La movida estos días ha sido declamar encendidas y cinematográficas lecciones de valentía por la renuncia de Katia Uriona, expresidenta del Tribunal Supremo Electoral. La vaina (para mí) es que no he logrado dejarme adoctrinar –del todo, dada su persistencia– por esos pontificadores repasos del ideal de la servidora electoral inmaculada; todos dirigidos a crucificar la decisión de esa exautoridad, sospechosamente contagiados del tono implícito de: “Yo (subrayado), a diferencia de ella, hubiera sido una heroína”.
La dimisión de Uriona no es una quijotada, claro, pero está ubicada en lo que se espera de una persona común con dos dedos de frente. Simplemente no está dispuesta a inmolarse para intentar, con pocas opciones, pasar a la historia de la humanidad (además, en un cargo gris, no en la barricada o en la trinchera). Ha ejercido pues como mejor le canta su inalienable derecho a cuidar su paz y la de los suyos, sin para eso conducirse con vileza o servilmente como los adulones de turno.
Una funcionaria puede haber realizado una labor idónea aun si rehuyó el tormento, que no es el único estándar exigible. Los que aman personajes literarios o históricos de mayor cuño tienen abierta la vía de su gesta privada –y armada– en las montañas o, si no, siquiera poniendo sus propios cueros en remojo.
Uriona cumplió un papel honorable en el famoso 21F. Si nadie se lo agradece ya, pocas ganas le deben restar de hacer más méritos al huevo, sin que quepa reconvenirla por quedarse sin aliento. Por el 21F otros hinchan el pecho, pero no arriesgaron su delicado cutis en esa fecha (salvo por tostarse un cachito al sol, en la cola de votación, o quizás ni eso, si llevaban visera). Según se conoce, ella enfrentó tensiones en el Tribunal ese día, promovió la emisión de los resultados y, quién sabe, recibió más de una ominosa llamada de algún celular de número reservado, pagado por el Estado.
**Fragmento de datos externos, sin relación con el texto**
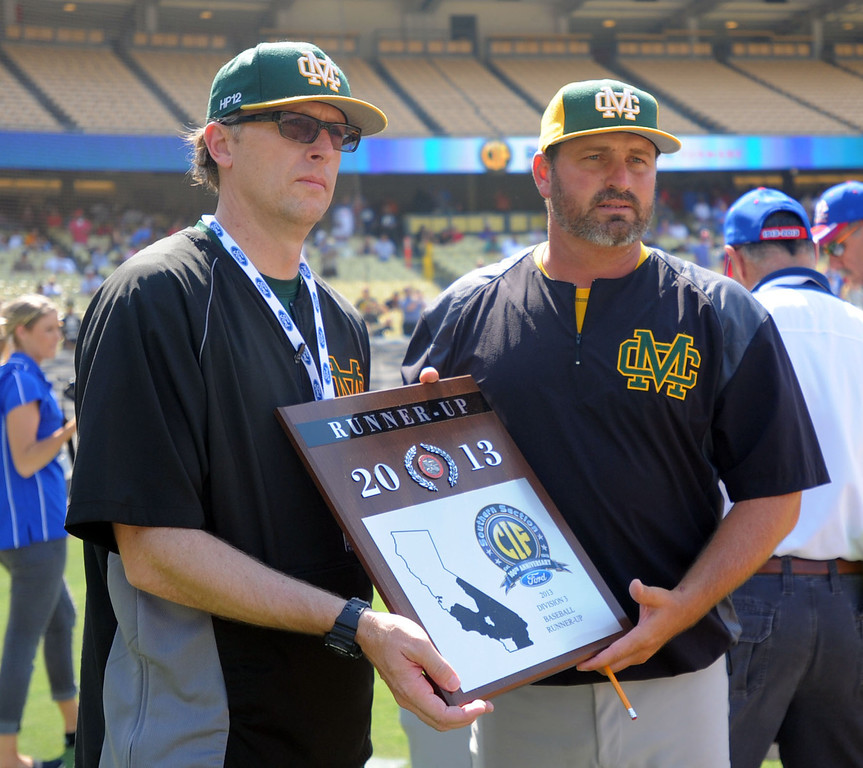 . Mira Costa principal Dr. Ben Dale, left and coach Cassidy Olson, right, hold their runner-up plaque in the CIF-SS Division III championship baseball game Friday at Dodger Stadium. Serra won the title, 8-1. 20130531 Photo by Steve McCrank / Staff Photographer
Por otra parte, es dudosa la tesis de que Uriona era indispensable para frenar los caprichos reeleccionistas de los engreídos del Gobierno. Los tesistas olvidan que éste aún tiene al Tribunal Constitucional, aunque su personal fuera remozado en las elecciones judiciales. No entiendo por qué la sentencia del año pasado no podría, sin mucho trámite, ser reforzada por otras que tiren por la borda o prevengan cualquier resolución distinta de la instancia electoral.
Con algo de flema y cálculo, la expresidenta tuvo incluso el chance de fincar su permanencia en la pega en que el Tribunal Constitucional la librase de cargar con el muerto. Si eso es cierto, en verdad sólo se pretendía que la expresidenta se jugase para desportillar más la candidatura reeleccionista, pues detenerla no estaba en sus manos.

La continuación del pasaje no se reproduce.